Der Revisionsrekurs des Bundes, vertreten durch den Präsidenten des Oberlandesgerichts Graz, richtet sich ausschließlich gegen die ersatzlose Behebung des Einstellungsbeschlusses betreffend die mj M* (der Beschluss des Rekursgerichts hinsichtlich der Abweisung des Antrags der mj M* auf Gewährung von Unterhaltsvorschüssen gemäß § 4 Z 2 UVG blieb unbekämpft).
Rechtliche Beurteilung
Der Revisionsrekurs ist zur Klarstellung zulässig, er ist aber nicht berechtigt.
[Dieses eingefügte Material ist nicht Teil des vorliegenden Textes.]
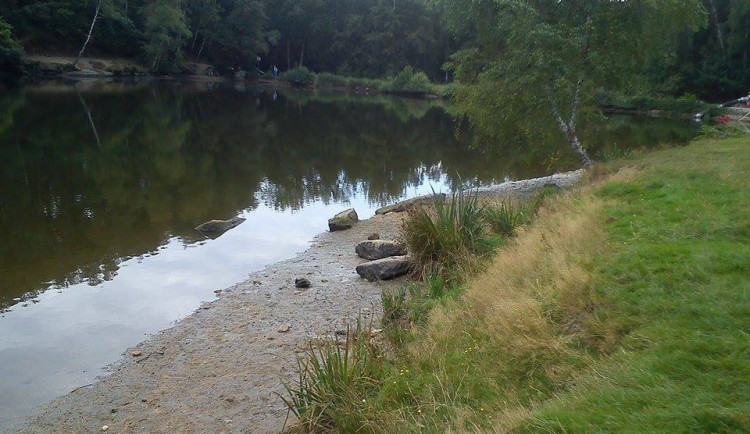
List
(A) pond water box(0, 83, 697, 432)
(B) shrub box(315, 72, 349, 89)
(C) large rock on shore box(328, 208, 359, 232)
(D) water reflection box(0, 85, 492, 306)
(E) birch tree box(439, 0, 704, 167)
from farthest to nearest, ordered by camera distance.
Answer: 1. (B) shrub box(315, 72, 349, 89)
2. (E) birch tree box(439, 0, 704, 167)
3. (C) large rock on shore box(328, 208, 359, 232)
4. (D) water reflection box(0, 85, 492, 306)
5. (A) pond water box(0, 83, 697, 432)

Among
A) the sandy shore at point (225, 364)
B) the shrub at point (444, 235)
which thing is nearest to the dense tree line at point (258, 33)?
the sandy shore at point (225, 364)

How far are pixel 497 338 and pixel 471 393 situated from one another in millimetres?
942

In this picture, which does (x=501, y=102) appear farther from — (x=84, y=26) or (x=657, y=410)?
(x=84, y=26)

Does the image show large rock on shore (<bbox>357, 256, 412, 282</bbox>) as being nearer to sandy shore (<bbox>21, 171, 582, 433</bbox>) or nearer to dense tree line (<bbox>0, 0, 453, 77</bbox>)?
sandy shore (<bbox>21, 171, 582, 433</bbox>)

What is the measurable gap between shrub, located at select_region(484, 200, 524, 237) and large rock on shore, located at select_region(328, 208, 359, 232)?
563cm

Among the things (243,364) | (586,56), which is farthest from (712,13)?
(243,364)

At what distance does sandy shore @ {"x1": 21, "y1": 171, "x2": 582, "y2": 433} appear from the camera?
7.92 meters

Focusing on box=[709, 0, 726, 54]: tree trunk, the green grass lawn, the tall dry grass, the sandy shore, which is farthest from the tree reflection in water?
box=[709, 0, 726, 54]: tree trunk

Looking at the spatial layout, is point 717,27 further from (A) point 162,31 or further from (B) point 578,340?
(B) point 578,340

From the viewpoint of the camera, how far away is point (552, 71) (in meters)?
19.0

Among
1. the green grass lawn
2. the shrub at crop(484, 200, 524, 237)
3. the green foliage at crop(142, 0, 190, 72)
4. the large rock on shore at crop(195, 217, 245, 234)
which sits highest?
the green foliage at crop(142, 0, 190, 72)

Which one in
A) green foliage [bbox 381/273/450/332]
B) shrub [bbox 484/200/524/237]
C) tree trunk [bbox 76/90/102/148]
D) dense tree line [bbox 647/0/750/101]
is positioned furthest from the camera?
dense tree line [bbox 647/0/750/101]

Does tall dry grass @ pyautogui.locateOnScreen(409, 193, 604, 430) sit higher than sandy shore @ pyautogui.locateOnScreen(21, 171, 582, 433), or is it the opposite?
tall dry grass @ pyautogui.locateOnScreen(409, 193, 604, 430)

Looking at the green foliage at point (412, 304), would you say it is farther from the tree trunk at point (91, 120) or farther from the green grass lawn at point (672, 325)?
the tree trunk at point (91, 120)
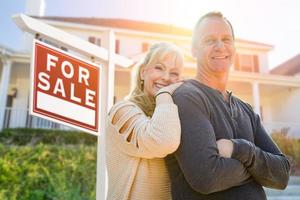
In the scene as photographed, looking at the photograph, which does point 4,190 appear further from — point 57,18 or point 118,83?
point 57,18

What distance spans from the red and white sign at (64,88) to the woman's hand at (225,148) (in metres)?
1.13

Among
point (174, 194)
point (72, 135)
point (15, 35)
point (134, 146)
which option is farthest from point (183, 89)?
point (15, 35)

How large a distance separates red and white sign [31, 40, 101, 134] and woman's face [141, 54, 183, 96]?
59 cm

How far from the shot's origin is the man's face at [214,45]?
1644mm

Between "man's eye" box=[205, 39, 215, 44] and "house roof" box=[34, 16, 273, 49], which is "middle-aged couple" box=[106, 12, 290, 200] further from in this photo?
"house roof" box=[34, 16, 273, 49]

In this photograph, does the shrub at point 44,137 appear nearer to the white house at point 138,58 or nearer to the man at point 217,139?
the white house at point 138,58

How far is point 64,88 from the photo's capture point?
220 centimetres

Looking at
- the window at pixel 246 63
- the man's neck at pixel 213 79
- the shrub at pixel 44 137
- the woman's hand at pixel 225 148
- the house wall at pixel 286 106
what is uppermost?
the window at pixel 246 63

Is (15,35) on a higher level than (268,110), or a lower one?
higher

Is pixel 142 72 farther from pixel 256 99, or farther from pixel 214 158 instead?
pixel 256 99

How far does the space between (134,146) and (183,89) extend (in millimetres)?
361

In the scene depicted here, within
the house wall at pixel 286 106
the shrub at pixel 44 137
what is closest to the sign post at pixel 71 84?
the shrub at pixel 44 137

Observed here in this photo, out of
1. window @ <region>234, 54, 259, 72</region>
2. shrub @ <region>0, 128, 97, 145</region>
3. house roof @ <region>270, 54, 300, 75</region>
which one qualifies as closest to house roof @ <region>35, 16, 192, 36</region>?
window @ <region>234, 54, 259, 72</region>

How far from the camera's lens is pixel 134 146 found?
1512 mm
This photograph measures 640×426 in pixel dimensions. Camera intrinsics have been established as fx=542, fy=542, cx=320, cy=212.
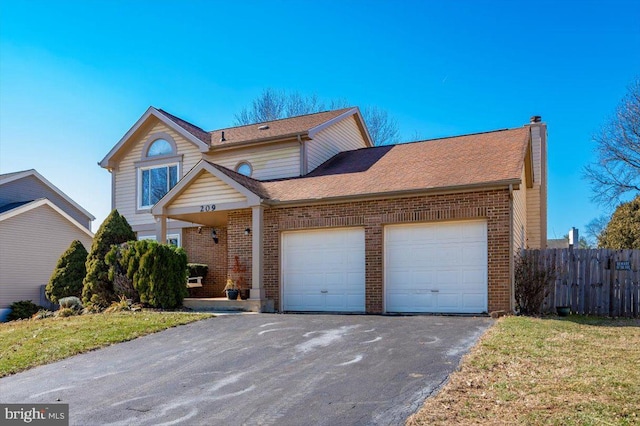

Der Revisionsrekurswerber macht im Wesentlichen geltend, die ersatzlose Behebung des Beschlusses auf Einstellung der Titelvorschüsse hinsichtlich der mj M* sei verfehlt, weil der Beschluss des Erstgerichts mangels Bekämpfung in Rechtskraft erwachsen sei. Eingestellte Vorschüsse könnten nicht wieder aufleben, sondern nur auf Antrag neu bewilligt werden.
Dazu ist auszuführen:
1. Nach § 4 Z 2 UVG sind Vorschüsse zu gewähren, wenn eine Titelschöpfung nicht gelingt oder eine Erhöhung innerhalb der Dreijahresfrist nicht möglich ist. Kommt es zu einer Gewährung von Richtsatzvorschüssen, weil eine Erhöhung nicht möglich war, so sind die allenfalls laufenden Titelvorschüsse nach § 20 Abs 1 Z 4 lit a und Abs 2 UVG (von Amts wegen) einzustellen. Eine parallele Gewährung von Titel‑ und Richtsatzvorschüssen ist nicht möglich; ein für den Zeitraum der Vorschussgewährung nach § 4 Z 2 UVG allenfalls bestehender Exekutionstitel auf Leistung des Unterhalts erlischt nach § 28 Abs 2 UVG (Neumayr in Schwimann/Kodek, ABGB4 § 20 UVG Rz 13; LGZ Wien EFSlg 66.733).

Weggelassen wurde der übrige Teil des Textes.